For 59 patients, documentation of any relapses and MRI data were available. Of these, 32 (54.2%) experienced at least one relapse after NTZ discontinuation while 35 (59.3%) had MRI activity, 25 of whom also demonstrated contrast-enhancing lesions.

In the univariate analysis, significant differences between patients with and without disease reactivation were obtained for EDSS at treatment discontinuation (Mann–Whitney U test, p = 0.031, Z = − 2.156, r = − 0.28) and conversion to secondary progressive MS (SPMS) (chi-square test, p = 0.005, φ = − 0.37).
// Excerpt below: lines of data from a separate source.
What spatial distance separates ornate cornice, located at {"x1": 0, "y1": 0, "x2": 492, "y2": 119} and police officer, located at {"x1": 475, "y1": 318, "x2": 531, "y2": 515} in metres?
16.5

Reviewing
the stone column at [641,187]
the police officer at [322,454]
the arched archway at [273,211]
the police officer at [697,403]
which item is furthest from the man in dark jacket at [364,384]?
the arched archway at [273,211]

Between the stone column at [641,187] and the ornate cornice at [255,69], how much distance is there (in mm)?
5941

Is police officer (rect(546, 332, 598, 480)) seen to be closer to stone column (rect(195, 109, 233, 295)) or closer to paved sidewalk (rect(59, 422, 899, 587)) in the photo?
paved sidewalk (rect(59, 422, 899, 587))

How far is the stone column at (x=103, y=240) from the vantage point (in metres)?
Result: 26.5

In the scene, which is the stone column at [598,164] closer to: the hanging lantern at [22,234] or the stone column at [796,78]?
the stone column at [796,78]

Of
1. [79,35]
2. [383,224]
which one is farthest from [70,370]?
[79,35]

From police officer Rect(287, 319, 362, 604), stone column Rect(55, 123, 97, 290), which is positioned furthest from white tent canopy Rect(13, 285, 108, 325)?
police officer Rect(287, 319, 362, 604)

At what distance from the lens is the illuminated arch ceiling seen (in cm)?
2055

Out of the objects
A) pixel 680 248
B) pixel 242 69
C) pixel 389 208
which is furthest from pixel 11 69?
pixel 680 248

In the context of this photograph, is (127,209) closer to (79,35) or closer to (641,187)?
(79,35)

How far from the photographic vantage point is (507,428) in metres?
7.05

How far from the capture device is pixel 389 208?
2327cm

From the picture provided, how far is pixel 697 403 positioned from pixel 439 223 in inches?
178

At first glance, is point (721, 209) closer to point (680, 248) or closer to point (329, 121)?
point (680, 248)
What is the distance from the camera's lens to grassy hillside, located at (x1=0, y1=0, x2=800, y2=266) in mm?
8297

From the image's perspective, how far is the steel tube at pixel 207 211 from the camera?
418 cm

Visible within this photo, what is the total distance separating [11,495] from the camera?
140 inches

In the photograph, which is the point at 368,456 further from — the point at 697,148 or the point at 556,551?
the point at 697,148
Finally, these 59 patients were selected for regression models for identifying risk factors for disease reactivation. The results are shown in Table 4.

Table 4.

Regression models for potential risk factors for disease reactivation (A, binomial logistic regression) and time to first relapse (B, Cox regression) after NTZ discontinuation.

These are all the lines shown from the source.